**EXCERPT:**

● ● ● ●

Its rigorous approach – including the requirement for a doctor visit, the need to meet three different ME/CFS criteria, and the use of a separate panel of doctors to make the actual assessment – would, I would think, put its findings beyond reproach.

This study is important in so many ways. Since the two large community-based CDC studies in the 2000’s assessed adult prevalence, if its results can be extrapolated to the rest of the U.S., it would substantially boost the potential number of people with ME/CFS in this country by a quarter or a half (depending on which prior assessment is used).

With approximately 74 million children in the U.S., if my math is correct, this study suggests that about 555,000 children in the U.S. may have ME/CFS – of whom at least 525,000 have not been diagnosed.

The less than 5% diagnostic rate indicated that almost all children with ME/CFS, as well as their doctors, parents, school officials and friends, are in the dark about what’s happened to them. (Jason had the same finding with adults with ME/CFS in a 1999 study.)

The study raises a big red flag (lots of ill children out there who are not being taken care of) we can use to press federal agencies and medical societies to increase research funding and doctor education. (The NIH, by the way, funded the study.)

The impact of not being able to play with one’s peers, participate in school activities (during a time when all one wants to do is fit in), etc. is great enough, but imagine the psychological toll on the child and the family – the doubts, the worries, and the frustrations a mysterious illness in a child produces.

Lenny Jason pointed out how traumatizing having an undiagnosed illness can be for a child:

“The most important thing for children is to be accepted by their peers and if you don’t have the energy to socialize and do things with them and develop those friendships, that is a real obstacle. If they don’t have the energy to prepare for class or to stay focused in the classroom, they can get picked on by people who say you’re lazy, off task, not trying.

“There are a lot of potential barriers that these children can be exposed to, from peers, to teachers, to medical staff and even the family members who don’t understand.”

If approximately 1/100 children in the U.S. has ME/CFS, at least a couple of children with the disease may be present in every moderately sized elementary school. (I think of a kid on my block who went from being athletic to homebound).

● ● ● ●

**BRIEF 1:** Repeat the ME/CFS excerpt word for word, between "The less than" and "funded the study.)", inclusive.
**BRIEF 2:** According to the ME/CFS excerpt, which agency funded the study?
The listing comes from a separate, unrelated source.

**SUPPLIED INFORMATION:**
● ● ● ●

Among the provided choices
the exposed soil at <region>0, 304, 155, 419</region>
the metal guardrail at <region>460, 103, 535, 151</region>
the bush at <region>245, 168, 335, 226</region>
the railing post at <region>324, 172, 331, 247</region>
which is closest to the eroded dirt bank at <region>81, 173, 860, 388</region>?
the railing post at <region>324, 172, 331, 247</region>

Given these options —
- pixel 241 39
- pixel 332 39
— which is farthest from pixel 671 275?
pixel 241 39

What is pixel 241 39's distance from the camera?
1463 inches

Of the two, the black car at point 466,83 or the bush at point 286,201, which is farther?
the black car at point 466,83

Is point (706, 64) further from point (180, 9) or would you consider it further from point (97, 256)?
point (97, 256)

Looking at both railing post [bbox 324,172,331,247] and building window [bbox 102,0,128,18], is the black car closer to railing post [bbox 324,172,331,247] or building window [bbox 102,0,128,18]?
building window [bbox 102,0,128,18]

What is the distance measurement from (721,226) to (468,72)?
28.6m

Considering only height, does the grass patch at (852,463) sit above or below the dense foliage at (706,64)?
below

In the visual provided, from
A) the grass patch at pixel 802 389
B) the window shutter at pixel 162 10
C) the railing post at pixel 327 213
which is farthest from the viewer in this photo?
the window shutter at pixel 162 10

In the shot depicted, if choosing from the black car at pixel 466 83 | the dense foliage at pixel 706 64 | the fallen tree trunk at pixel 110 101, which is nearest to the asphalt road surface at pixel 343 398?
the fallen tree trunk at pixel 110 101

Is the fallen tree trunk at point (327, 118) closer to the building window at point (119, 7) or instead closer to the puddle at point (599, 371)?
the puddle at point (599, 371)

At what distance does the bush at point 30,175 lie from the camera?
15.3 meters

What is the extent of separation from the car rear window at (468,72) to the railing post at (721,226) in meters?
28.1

● ● ● ●

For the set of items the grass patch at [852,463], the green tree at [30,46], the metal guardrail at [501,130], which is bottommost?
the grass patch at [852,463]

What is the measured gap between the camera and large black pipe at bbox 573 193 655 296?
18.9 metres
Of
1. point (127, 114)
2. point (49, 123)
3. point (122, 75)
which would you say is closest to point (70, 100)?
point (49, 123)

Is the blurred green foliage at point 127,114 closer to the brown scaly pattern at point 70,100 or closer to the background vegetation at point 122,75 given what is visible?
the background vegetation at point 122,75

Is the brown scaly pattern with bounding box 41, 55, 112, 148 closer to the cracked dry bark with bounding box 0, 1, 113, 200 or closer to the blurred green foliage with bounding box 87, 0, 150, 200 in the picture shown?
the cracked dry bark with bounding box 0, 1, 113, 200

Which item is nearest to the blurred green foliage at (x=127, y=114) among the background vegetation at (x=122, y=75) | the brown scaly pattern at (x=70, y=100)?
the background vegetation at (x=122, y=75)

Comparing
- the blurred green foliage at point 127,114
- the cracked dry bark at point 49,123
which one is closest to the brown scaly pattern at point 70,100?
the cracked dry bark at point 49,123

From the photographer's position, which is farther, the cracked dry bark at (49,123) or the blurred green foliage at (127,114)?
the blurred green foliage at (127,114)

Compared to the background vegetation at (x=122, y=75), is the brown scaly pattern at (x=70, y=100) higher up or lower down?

● ● ● ●

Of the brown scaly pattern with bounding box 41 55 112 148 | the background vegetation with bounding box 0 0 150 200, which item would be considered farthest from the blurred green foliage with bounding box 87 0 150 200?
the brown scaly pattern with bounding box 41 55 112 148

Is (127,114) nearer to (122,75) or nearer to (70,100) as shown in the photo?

● ● ● ●

**ANSWER SECTION 1:**
The less than 5% diagnostic rate indicated that almost all children with ME/CFS, as well as their doctors, parents, school officials and friends, are in the dark about what’s happened to them. (Jason had the same finding with adults with ME/CFS in a 1999 study.)

The study raises a big red flag (lots of ill children out there who are not being taken care of) we can use to press federal agencies and medical societies to increase research funding and doctor education. (The NIH, by the way, funded the study.)

**ANSWER SECTION 2:** The NIH funded the study.